Двенадцать палочек

               
   Приключения  Тани  Кукушкиной. Рассказ  третий.

      Весна  набирала  силу.   Май  залил   сочным  изумрудом   деревенские улицы,  сады  и  огороды,  наполнил  дворы  душистыми  облачками  цветущей  сирени.
      В  конце  недели  отец  взял  Таньку  и  Витьку  в  поле,  чтобы  показать  им,  как  трактора  пашут  землю.  С  высоты  БыкОвской  горы,  куда  Танька  с  братом  забрались,  чтобы  нарвать  красивых  полевых  тюльпанов,  они  увидели  родной хутор  с  маленькими,  словно  игрушечными,  домами,   излучину  реки  Тишанки,  через  которую   по  плотине  лениво  ползли  какие—то  грузовики,  и  бесконечные,  задёрнутые  голубой  дымкой  просторы  земли.   Разноцветные  квадраты  и  прямоугольники  полей,  простроченные  зелёными  линиями  лесополос,  низины,  заросшие  кустами  дикой  вишни  и  тёрна,  овражки,  залитые  весенней  водой.

   Ветер  доносил  снизу  сосредоточенный  гул  тракторов,   которому вторили пчёлы,  деловито  ныряющие  в  колокольчики  цветов.
   Поражённые  открывшейся  панорамой,  дети  долго  стояли,  молча,  обдуваемые  тёплым  степным  ветром.

 — Смотри,  Танька,  прямо,  как  на  картине!— тихим,  немного  осипшим  от  волнения  голосом  произнёс  Карась.

 — И  даже  лучше!— поставила  точку  Танька,— на  картине  всё  молчит,  а  тут  всё  разговаривает.—  Она  прикрыла  глаза.
 — Слышишь?  Шумит  ветер,  шелестит  трава,  поют  птички  разные,  гудят  трактора,  цветами  пахнет…

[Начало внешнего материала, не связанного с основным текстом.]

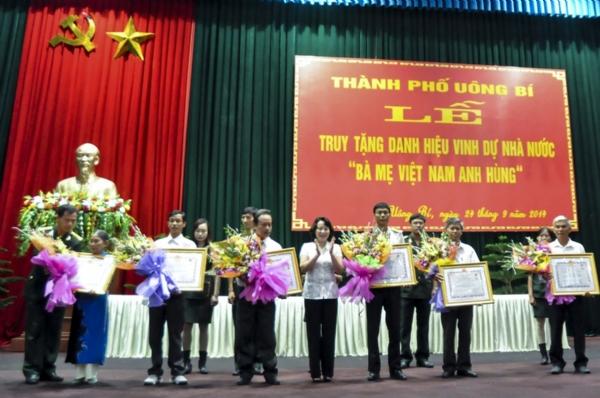 Lễ truy tặng danh hiệu mẹ Việt Nam anh hùng.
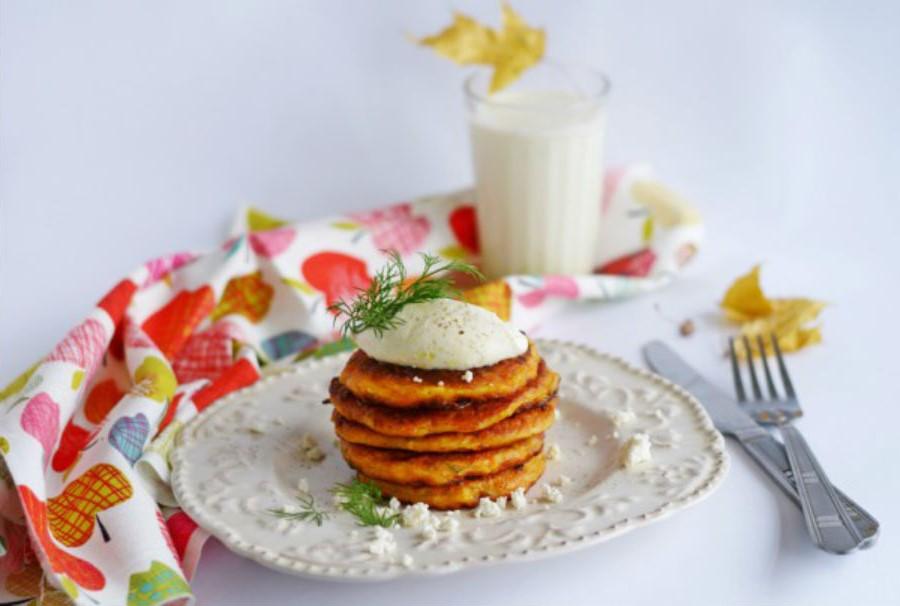 Тыквенные оладьи с творогом | Оладушки и панкейки: 10 вкусных идей для осеннего завтрака | Her Beauty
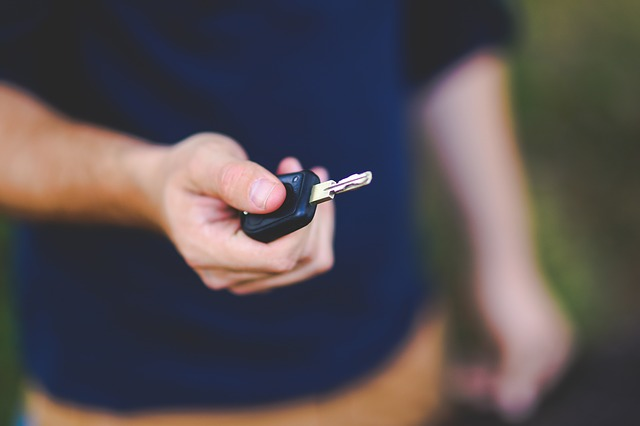 klíč od auta v ruce.jpg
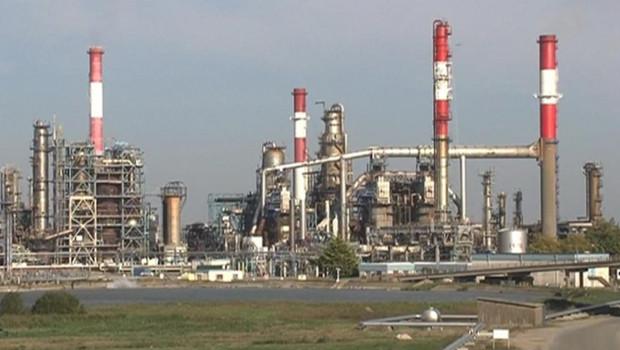 Une raffinerie en France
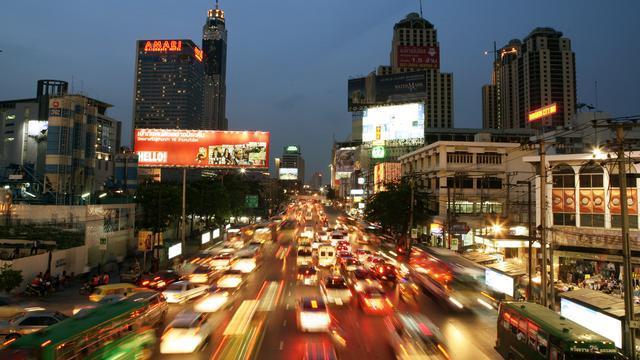 Uber begint motorentaxi in Bangkok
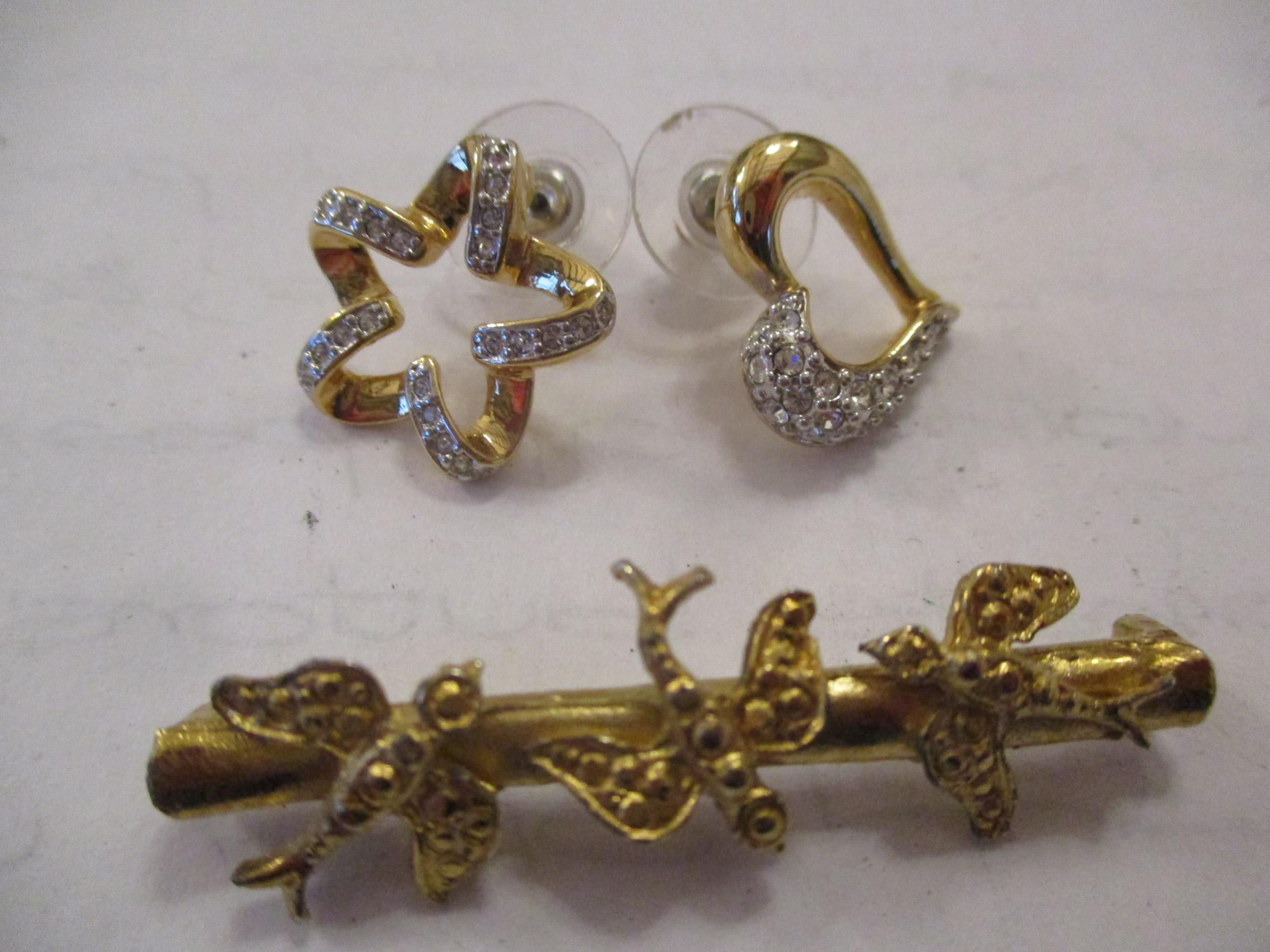 An interesting lot to include shoe buckles, silver coloured and white metal pendants, brooches, - Image 13 of 15
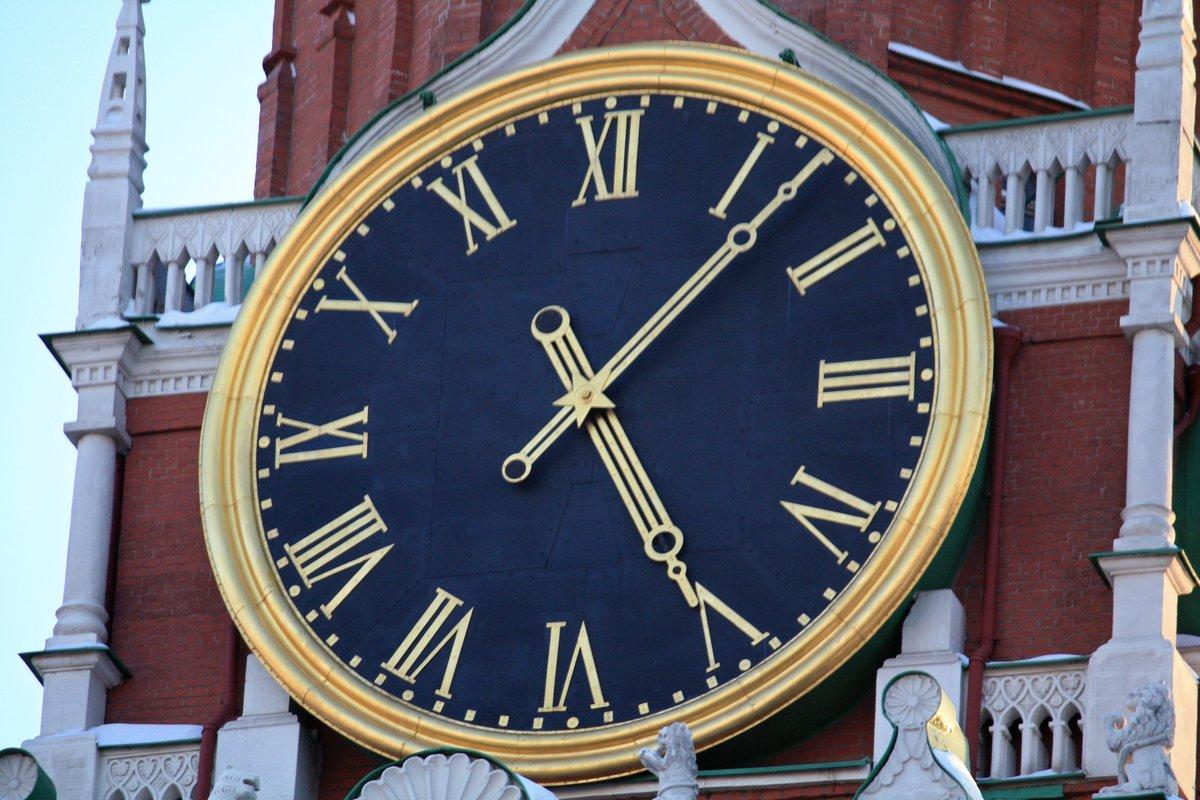 Для благозвучия звона и более точного воспроизведения мелодии, к имевшейся уже звоннице добавили 24 колокола, которые демонтировали с троицкой и боровицкой кремлевских башен.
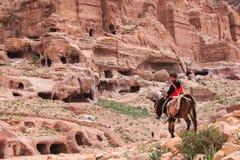 Local Jordanin guide exploring the ruins of ancient Petra, Jordan Stock Photography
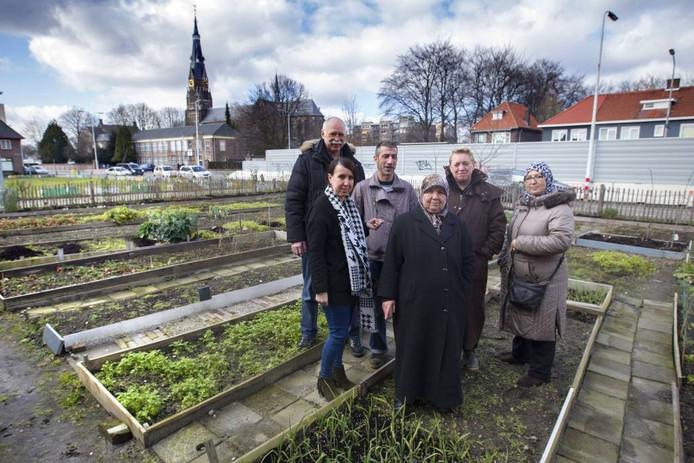De tuinders van de Gildebuurt, van links naar rechts Jan Vietje, Hadice Turan, Toni Sanderson, Hadisese Turan, Maria Manders en Safea Sakkal.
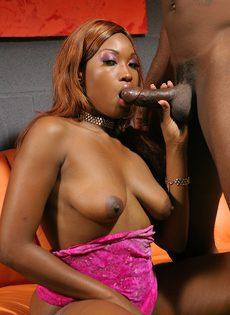 Черная краля и сперма на губах - фото #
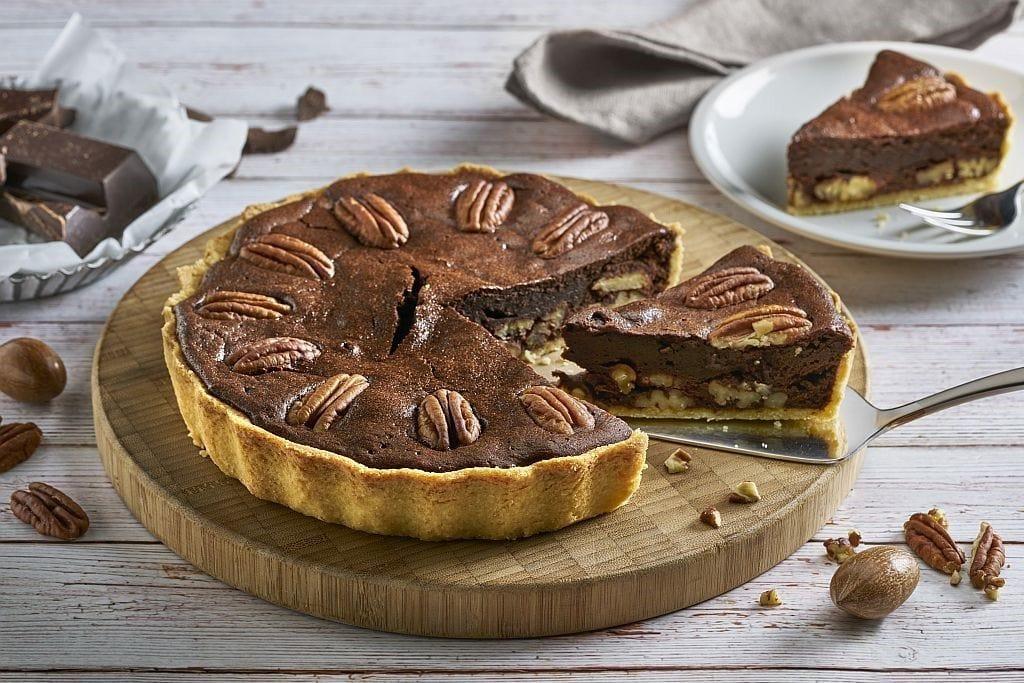 Schokoladen-Tarte mit Pekannüssen.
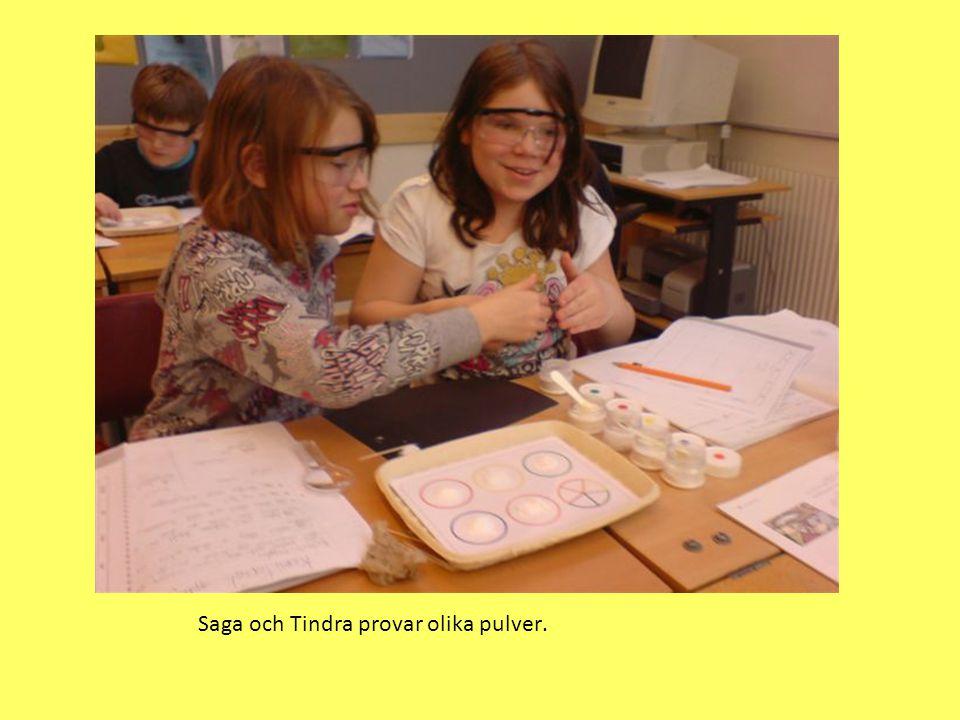 Saga och Tindra provar olika pulver.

       Дети  постояли  ещё  немного,  стараясь  отыскать среди  хуторских  крыш  свою,  родную с  высокой, "солидной" трубой,  нашли  её  и   весело побежали  по  дороге   вниз,  к  полевому  стану,  потом они купались  в  молодой  зелёной  траве,  разгоняя  испуганных  кузнечиков,  потом,  вместе  с  трактористами  ели  из   больших  эмалированных   мисок  удивительно  вкусные,  наваристые  щи.  И  когда  Витька  попросил  добавки,  весёлые  загорелые  дяденьки  засмеялись  и  сказали,  что  из  него  вырастет хороший  работник.

  Потом  они  ехали  в  кузове   грузовика,  примостившись  подремать  у  папы  на  коленях.  И  уже  совсем  поздно  въехали  в  хутор,  над  которым  высоко  и  бесконечно  пульсировало  светом  далёких  звёзд  ночное  небо.

     На  следующее   воскресное   утро,  поев  бабушкиных  блинов  с  зажаренными  сливками,  Танька  и  Карась  уселись  на  лавочке,  традиционно  сооружённой  на  улице ,  рядом  с  калиткой.  Утро  дышало  свежестью,  но  здесь,  в  затишке  за  плетнём,  под  шатром  старого,  раскидистого  клёна,  было    тепло  и  уютно.  Вскоре  начала  собираться  их  привычная  компания:  Шурей,  Надюха,  Славка.

   Планировать  день  не  было  никакой  необходимости.  В  ту  весну  вошла  в  моду  новая  игра — «Двенадцать  палочек» — разновидность  пряток  или   «хоронбучек»,  как  их  почему—то  называли  на  хуторе.
    Улеглись  отдыхать  на  время  мячи,  скакалки,  клёки  и  прочие  атрибуты  весенних  дней.  С  утра  до  вечера  играли  в  двенадцать  палочек,  и  чем  больше  собиралось  народу,  тем  веселее  и  азартнее  протекала  игра.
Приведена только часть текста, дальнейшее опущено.